Developmental Imaging, Murdoch Children's Research Institute, Melbourne, Victoria, Australia.
Mary MacKillop Institute for Health Research, Faculty of Health Sciences, Australian Catholic University, Melbourne, Victoria, Australia.
Neuroimage. 2021 Nov 1;241:118417. doi: 10.1016/j.neuroimage.2021.118417. Epub 2021 Jul 21.
Diffusion MRI has provided the neuroimaging community with a powerful tool to acquire in-vivo data sensitive to microstructural features of white matter, up to 3 orders of magnitude smaller than typical voxel sizes. The key to extracting such valuable information lies in complex modelling techniques, which form the link between the rich diffusion MRI data and various metrics related to the microstructural organization. Over time, increasingly advanced techniques have been developed, up to the point where some diffusion MRI models can now provide access to properties specific to individual fibre populations in each voxel in the presence of multiple "crossing" fibre pathways. While highly valuable, such fibre-specific information poses unique challenges for typical image processing pipelines and statistical analysis. In this work, we review the "Fixel-Based Analysis" (FBA) framework, which implements bespoke solutions to this end. It has recently seen a stark increase in adoption for studies of both typical (healthy) populations as well as a wide range of clinical populations. We describe the main concepts related to Fixel-Based Analyses, as well as the methods and specific steps involved in a state-of-the-art FBA pipeline, with a focus on providing researchers with practical advice on how to interpret results. We also include an overview of the scope of all current FBA studies, categorized across a broad range of neuro-scientific domains, listing key design choices and summarizing their main results and conclusions. Finally, we critically discuss several aspects and challenges involved with the FBA framework, and outline some directions and future opportunities.

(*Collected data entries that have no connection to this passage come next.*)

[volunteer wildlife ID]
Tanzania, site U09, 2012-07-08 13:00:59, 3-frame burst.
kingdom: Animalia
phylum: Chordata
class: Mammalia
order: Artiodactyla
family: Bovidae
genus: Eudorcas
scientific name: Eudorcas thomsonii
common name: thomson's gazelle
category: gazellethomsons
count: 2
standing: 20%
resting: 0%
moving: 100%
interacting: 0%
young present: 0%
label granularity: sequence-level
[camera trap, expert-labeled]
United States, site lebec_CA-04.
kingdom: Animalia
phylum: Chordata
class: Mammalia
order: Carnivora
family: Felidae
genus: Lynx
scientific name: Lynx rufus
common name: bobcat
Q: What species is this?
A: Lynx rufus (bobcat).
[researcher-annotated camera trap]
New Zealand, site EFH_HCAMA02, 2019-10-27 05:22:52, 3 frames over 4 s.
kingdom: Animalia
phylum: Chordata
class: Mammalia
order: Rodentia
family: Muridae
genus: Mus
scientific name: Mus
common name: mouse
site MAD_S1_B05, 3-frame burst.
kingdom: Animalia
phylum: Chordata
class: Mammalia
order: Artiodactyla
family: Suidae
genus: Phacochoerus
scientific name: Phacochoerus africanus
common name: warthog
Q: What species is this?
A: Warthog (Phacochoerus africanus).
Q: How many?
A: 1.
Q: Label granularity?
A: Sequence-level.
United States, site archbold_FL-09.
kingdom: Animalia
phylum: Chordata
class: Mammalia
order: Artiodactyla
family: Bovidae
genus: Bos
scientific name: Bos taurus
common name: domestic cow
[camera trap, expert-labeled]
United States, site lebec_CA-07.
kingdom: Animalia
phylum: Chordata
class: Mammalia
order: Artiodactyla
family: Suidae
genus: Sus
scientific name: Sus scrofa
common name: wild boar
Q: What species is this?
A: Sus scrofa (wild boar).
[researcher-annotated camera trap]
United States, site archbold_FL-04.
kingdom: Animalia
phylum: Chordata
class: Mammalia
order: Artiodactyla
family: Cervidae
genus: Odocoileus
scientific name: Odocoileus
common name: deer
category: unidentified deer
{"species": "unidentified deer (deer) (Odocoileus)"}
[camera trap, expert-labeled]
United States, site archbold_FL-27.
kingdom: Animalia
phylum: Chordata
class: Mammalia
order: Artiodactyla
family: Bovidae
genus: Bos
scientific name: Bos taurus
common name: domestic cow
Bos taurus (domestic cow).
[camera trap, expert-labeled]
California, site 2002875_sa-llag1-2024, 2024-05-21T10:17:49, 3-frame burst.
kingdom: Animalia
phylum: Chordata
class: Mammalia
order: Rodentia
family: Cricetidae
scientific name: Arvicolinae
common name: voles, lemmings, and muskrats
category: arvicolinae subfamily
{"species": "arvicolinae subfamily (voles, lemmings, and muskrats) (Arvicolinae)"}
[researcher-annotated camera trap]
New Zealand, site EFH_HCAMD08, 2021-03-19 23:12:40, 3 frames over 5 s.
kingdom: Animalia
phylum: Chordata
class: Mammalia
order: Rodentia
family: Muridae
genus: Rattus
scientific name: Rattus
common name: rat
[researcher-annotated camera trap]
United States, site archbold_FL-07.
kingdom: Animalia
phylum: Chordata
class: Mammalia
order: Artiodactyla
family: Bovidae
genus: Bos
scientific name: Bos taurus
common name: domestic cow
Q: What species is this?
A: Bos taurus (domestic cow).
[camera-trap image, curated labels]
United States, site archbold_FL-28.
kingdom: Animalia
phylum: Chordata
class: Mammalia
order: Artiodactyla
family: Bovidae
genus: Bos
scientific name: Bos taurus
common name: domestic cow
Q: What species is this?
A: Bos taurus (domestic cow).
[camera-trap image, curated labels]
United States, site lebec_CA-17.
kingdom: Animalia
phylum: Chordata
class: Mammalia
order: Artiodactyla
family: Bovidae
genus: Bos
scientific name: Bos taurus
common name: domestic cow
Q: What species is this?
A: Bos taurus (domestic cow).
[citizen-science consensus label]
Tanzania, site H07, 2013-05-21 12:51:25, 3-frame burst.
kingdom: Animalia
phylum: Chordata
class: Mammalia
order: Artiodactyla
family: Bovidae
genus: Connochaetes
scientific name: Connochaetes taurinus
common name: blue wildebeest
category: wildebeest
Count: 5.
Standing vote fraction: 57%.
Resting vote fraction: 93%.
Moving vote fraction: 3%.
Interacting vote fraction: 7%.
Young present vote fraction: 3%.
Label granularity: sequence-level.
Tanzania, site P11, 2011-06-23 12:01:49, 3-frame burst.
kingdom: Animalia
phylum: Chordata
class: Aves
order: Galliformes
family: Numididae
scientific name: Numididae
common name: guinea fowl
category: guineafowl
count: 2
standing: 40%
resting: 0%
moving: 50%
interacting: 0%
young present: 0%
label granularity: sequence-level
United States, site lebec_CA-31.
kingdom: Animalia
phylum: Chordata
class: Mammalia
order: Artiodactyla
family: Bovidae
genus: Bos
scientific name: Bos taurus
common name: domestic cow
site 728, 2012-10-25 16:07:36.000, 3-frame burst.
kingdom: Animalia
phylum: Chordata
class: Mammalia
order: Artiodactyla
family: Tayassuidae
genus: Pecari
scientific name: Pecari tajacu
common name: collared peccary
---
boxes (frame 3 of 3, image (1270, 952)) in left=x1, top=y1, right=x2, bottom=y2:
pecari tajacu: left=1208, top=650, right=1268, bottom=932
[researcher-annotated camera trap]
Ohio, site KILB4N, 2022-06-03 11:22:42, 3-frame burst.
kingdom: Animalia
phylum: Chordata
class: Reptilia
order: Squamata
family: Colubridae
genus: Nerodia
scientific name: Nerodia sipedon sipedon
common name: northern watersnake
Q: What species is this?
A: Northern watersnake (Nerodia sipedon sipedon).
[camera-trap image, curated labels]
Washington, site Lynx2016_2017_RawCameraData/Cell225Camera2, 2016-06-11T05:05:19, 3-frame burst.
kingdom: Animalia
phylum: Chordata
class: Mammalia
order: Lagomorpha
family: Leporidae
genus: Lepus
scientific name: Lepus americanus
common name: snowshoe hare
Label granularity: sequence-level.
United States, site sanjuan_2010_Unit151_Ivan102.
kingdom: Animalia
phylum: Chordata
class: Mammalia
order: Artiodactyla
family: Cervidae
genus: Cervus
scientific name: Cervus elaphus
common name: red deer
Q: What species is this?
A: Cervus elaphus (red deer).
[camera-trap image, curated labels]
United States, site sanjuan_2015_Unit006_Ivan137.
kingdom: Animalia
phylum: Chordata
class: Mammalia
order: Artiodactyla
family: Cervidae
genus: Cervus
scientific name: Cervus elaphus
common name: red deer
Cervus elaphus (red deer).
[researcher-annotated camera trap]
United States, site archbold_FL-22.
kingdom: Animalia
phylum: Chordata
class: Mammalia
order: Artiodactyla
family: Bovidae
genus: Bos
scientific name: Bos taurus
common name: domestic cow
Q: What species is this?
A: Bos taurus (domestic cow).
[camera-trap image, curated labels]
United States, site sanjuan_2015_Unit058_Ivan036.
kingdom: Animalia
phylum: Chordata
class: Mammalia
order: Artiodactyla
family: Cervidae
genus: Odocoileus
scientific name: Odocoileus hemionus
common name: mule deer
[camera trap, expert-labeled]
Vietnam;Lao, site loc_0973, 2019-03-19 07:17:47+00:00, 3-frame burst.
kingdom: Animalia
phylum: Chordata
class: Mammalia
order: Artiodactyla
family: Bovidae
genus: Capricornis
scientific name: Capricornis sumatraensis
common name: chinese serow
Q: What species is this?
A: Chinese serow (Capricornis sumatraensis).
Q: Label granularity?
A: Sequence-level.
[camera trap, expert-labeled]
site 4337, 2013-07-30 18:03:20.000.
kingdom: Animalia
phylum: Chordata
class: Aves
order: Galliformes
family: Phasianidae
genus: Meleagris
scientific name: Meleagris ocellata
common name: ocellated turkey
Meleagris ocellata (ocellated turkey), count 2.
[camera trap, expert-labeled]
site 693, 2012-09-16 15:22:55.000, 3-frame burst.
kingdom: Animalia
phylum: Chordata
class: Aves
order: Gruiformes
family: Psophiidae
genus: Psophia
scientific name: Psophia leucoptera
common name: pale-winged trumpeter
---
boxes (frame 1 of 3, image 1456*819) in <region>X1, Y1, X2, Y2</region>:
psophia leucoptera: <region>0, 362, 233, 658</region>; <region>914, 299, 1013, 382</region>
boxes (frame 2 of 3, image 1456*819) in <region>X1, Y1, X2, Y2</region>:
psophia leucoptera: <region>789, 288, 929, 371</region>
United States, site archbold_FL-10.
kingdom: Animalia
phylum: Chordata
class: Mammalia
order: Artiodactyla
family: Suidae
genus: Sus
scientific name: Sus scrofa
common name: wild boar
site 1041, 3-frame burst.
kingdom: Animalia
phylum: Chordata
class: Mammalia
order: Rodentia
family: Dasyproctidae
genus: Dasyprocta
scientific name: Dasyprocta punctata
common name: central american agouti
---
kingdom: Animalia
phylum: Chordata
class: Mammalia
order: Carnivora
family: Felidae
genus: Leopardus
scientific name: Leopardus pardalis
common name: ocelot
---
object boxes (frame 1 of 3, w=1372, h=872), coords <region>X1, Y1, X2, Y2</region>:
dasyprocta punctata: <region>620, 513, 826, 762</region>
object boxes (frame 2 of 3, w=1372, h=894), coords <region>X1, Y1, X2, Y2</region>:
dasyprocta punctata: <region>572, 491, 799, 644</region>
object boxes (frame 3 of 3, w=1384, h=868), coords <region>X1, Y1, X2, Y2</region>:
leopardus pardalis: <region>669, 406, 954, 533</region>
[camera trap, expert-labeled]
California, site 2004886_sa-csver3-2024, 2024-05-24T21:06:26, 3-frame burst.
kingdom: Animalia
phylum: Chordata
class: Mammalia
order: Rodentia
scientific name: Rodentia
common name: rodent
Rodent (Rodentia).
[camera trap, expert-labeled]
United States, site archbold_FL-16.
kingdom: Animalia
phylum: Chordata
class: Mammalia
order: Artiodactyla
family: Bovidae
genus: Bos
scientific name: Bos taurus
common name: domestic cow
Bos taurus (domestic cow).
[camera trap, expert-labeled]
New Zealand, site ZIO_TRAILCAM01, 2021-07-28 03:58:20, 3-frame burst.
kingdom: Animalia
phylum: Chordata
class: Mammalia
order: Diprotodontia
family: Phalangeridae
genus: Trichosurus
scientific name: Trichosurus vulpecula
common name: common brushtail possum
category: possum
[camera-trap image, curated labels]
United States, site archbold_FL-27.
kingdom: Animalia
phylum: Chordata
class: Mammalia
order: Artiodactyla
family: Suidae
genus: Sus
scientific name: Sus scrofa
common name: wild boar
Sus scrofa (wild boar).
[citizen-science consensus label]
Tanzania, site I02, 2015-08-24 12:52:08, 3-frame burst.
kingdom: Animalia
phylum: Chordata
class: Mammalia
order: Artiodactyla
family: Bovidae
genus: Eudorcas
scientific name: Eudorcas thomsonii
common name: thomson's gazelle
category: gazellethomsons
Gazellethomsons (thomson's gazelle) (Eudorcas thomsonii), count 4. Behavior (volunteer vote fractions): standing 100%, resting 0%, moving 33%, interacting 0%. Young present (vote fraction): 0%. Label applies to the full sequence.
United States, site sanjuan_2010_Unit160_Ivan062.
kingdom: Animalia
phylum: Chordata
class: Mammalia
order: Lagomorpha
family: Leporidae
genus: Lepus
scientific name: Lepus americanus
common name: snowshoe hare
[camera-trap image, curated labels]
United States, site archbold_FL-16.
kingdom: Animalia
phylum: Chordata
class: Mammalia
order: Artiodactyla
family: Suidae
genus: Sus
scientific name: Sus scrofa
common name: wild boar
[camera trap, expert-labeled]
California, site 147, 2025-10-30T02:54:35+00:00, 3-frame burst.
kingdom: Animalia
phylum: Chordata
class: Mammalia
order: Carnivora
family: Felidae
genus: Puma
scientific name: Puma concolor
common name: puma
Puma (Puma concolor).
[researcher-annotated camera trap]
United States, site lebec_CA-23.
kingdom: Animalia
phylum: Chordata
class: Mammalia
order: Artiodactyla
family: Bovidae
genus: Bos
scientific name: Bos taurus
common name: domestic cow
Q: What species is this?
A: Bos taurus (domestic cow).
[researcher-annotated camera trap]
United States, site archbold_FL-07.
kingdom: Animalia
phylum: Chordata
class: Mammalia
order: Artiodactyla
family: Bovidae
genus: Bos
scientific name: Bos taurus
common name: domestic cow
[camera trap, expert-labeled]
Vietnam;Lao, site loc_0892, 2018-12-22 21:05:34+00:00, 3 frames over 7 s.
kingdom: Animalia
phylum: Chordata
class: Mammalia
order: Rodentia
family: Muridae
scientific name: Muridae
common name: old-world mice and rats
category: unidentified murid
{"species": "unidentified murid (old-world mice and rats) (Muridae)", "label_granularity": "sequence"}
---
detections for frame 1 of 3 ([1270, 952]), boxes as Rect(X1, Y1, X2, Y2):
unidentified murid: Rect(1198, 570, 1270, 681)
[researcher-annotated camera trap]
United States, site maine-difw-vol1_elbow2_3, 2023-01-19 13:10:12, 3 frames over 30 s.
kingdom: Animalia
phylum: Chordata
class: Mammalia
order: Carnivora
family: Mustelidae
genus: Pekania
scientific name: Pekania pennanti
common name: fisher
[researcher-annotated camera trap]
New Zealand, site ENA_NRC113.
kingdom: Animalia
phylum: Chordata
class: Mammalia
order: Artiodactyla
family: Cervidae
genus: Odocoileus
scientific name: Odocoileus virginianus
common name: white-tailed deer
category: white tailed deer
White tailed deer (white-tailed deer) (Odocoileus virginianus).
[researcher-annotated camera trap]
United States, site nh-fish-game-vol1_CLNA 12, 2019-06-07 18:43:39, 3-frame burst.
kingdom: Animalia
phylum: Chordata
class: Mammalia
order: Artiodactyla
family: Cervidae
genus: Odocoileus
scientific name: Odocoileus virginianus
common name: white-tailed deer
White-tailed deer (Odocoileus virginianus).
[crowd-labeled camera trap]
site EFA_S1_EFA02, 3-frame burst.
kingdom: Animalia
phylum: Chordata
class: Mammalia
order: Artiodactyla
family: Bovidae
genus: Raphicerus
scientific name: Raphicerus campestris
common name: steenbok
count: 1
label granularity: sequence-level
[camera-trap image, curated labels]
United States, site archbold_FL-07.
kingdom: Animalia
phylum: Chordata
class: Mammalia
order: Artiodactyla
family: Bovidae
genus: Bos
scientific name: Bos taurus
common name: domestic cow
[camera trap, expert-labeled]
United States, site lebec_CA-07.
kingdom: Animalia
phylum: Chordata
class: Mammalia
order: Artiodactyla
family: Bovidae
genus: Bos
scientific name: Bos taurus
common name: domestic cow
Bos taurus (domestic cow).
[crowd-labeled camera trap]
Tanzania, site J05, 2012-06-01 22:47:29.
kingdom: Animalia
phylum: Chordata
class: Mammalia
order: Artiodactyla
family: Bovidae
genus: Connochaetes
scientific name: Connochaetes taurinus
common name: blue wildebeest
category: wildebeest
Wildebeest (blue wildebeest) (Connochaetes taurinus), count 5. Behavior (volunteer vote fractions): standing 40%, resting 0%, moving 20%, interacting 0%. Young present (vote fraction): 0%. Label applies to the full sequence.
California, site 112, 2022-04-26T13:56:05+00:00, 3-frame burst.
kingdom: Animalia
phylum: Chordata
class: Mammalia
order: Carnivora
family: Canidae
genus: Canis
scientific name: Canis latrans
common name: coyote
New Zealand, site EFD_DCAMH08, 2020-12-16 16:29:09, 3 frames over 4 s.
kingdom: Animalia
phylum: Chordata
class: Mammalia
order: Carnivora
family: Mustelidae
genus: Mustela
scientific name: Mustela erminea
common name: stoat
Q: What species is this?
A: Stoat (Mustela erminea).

扩散 MRI 为神经影像学领域提供了一种强大的工具,可获取对大脑白质微观结构特征敏感的活体数据,其敏感程度可达典型体素大小的 3 个数量级。提取这些有价值信息的关键在于复杂的建模技术,这些技术是将丰富的扩散 MRI 数据与各种与微观结构组织相关的指标联系起来的桥梁。随着时间的推移,已经开发出越来越先进的技术,甚至有些扩散 MRI 模型现在可以在存在多个“交叉”纤维路径的情况下,提供每个体素中特定于单个纤维群体的属性。虽然这种纤维特异性信息非常有价值,但它为典型的图像处理流水线和统计分析带来了独特的挑战。在这项工作中,我们回顾了“基于体素的分析”(Fixel-Based Analysis,FBA)框架,该框架为此目的实施了定制的解决方案。它最近在研究典型(健康)人群以及广泛的临床人群方面的应用显著增加。我们描述了基于体素的分析的主要概念,以及在最先进的 FBA 流水线中涉及的方法和具体步骤,重点是为研究人员提供有关如何解释结果的实用建议。我们还概述了所有当前 FBA 研究的范围,这些研究分为广泛的神经科学领域,列出了关键的设计选择,并总结了它们的主要结果和结论。最后,我们批判性地讨论了 FBA 框架所涉及的几个方面和挑战,并概述了一些方向和未来的机会。